Task directions: Every record below is to be restated word for word.

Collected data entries
......
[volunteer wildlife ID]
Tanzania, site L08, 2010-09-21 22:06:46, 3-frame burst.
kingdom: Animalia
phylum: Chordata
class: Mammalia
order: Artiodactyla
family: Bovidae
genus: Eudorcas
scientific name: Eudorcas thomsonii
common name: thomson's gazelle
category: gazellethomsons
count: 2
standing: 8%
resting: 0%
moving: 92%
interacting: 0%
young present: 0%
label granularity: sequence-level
......
Written answer:
[volunteer wildlife ID]
Tanzania, site L08, 2010-09-21 22:06:46, 3-frame burst.
kingdom: Animalia
phylum: Chordata
class: Mammalia
order: Artiodactyla
family: Bovidae
genus: Eudorcas
scientific name: Eudorcas thomsonii
common name: thomson's gazelle
category: gazellethomsons
count: 2
standing: 8%
resting: 0%
moving: 92%
interacting: 0%
young present: 0%
label granularity: sequence-level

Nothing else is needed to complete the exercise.